Can you explain why?

5.5.4 CSS and JavaScript

5.5.4.1 Overview

As mentioned earlier (Sections 2.7.4 and 1.6.4.3), CSS and JavaScript code can be loaded from separate files, usually ending in .css and .js, respectively. This approach is preferred to using embedded CSS or JavaScript code (Section 2.7). Keeping CSS and JavaScript code in separate files takes a little more effort than embedding it directly in the HTML document, but saves work as our sites become more complex, because:

Instead of repeating the same CSS and JavaScript code in different pages of the website, we can load the same file in all pages.
When modifying our external CSS or JavaScript code, all web pages loading those files are immediately affected.

5.5.4.2 Linking CSS

Linking an external CSS file can be done using the <link> element within the <head> of the HTML document (Section 2.7.4). For example, in our hypothetical static server file structure (Section 5.5.2), the css folder contains a style.css file. This CSS file can be linked to the index.html document be including the following <link> element:

<link rel="stylesheet" href="/css/style.css">

Note that, in this case, it makes sense to use a relative path which is relative to the root directory, since a website usually has a single set of CSS and JavaScript files. That way, exactly the same <link> element can be embedded in all HTML documents, regardless of where those HTML documents are placed.

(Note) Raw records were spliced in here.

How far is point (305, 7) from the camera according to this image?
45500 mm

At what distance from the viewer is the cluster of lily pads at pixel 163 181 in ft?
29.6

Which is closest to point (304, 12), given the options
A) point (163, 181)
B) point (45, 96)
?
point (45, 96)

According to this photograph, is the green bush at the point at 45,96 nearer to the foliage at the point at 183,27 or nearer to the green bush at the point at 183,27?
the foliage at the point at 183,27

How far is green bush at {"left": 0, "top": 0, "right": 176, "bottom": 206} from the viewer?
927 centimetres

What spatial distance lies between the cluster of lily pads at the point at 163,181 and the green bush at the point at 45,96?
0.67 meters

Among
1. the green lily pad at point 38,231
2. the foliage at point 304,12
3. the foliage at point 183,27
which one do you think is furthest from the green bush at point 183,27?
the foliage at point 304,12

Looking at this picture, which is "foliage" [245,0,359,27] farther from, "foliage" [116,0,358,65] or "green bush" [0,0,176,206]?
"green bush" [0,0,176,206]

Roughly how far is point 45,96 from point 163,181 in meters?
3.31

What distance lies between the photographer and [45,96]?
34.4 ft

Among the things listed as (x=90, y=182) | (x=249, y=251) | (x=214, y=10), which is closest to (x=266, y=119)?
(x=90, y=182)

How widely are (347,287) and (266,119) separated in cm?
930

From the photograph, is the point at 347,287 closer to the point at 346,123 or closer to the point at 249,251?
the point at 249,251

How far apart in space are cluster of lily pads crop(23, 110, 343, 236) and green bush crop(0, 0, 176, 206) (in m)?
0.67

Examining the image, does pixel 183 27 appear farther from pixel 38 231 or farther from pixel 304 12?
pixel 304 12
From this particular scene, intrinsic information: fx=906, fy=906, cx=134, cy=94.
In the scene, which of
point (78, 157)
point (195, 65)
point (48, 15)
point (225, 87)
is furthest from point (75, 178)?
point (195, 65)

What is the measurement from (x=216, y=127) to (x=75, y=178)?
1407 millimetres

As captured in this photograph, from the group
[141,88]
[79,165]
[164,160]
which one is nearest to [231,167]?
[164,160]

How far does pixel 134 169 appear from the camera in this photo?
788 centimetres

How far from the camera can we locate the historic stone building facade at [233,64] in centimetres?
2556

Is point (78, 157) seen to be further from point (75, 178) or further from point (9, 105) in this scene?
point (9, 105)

5.5.4.3 Linking JavaScript

Linking a JavaScript code file can be done by adding a file path in the src attribute of a <script> element (Section 6.5.5). The <script> element can then be placed in the <head> or the <body> of the HTML document. For example, our hypothetical file structure has a folder named js with a JavaScript file named main.js. That script can be loaded in the index.html document by including the following <script> element:

<script src="/js/main.js"></script>

Again, a relative path, relative to the root directory, is being used.

5.6 Running a static server

5.6.1 Overview

So far we have discussed several background topics related to running a static server:

Communication through HTTP (Section 5.3)
Difference between static and dynamic servers (Section 5.4)
Components of a URL and the file structure on the server (Section 5.5)

What is left to be done is actually running a server, to see how it all works in practice. In the next two sections we will experiment with running a static web server using two different methods:

A local server, using your own computer and Python (Section 5.6.2)
A remote server, using the GitHub Pages platform (Section 5.6.3)

5.6.2 Local with Python

5.6.2.1 Setup instructions

We begin with the local option for running a static server. The exercise will demonstrate the HTTP server built into Python, which only requires you have Python installed. If you are working in a computer classroom, there is a good chance that Python is already installed. In any case, you can check if Python is installed by opening the Command Prompt (open the Start menu, then type cmd) and typing python. If you see a message with the Python version number, then Python is installed and you have just entered its command line, marked by the >>> symbol. You can exit the Python command line by typing exit() and pressing Enter. In case you see an error message, such as the following one, then Python is not installed:

'python' is not recognized as an internal or external command, 
operable program or batch file.

Python installation instructions are beyond the scope of the book, but there is a plenty of information on installing Python that you can find online.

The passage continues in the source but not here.